_DATA EXCERPT:_
* * * * *
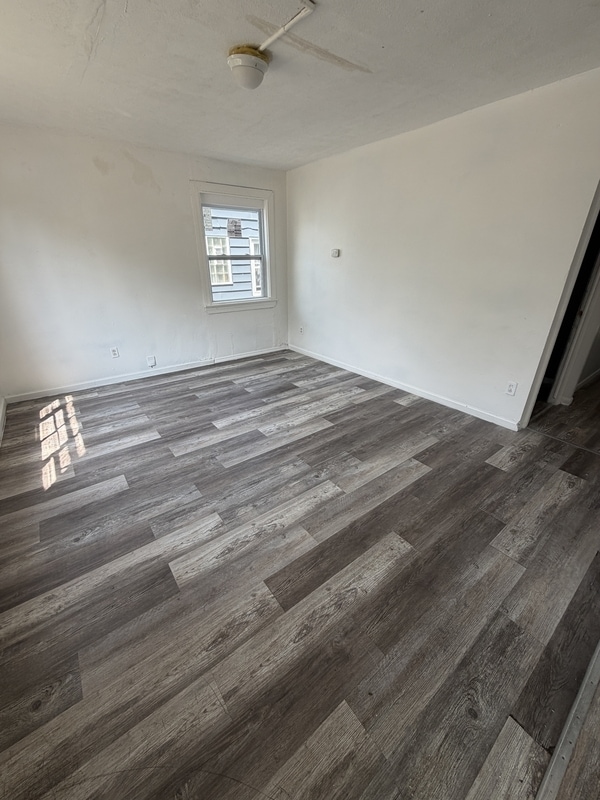 Photo - 16317 Clearview Ave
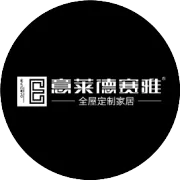 还在为怎么装修背景墙发愁？看这里！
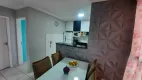 Foto 3 de Apartamento com 2 Quartos à venda, 45m² em Arpoador, Contagem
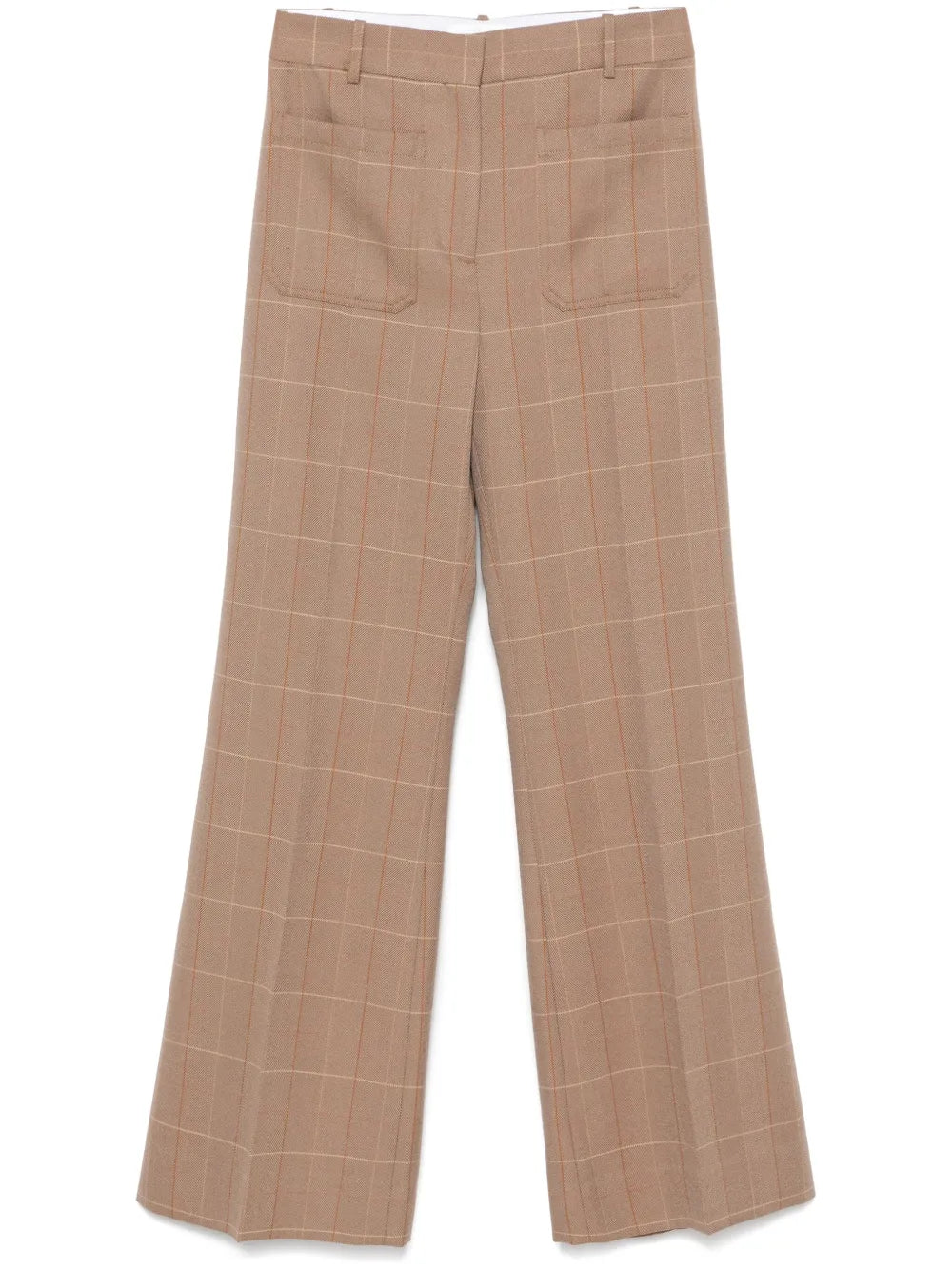 Alina Trousers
* * * * *
_TASK DETAILS:_
With the pictures removed, write out exactly the lines from the line containing "Foto 3 de Apartamento" through the last line of the material above, both included.

_ANSWER FOR THIS EXERCISE:_
 Foto 3 de Apartamento com 2 Quartos à venda, 45m² em Arpoador, Contagem
 Alina Trousers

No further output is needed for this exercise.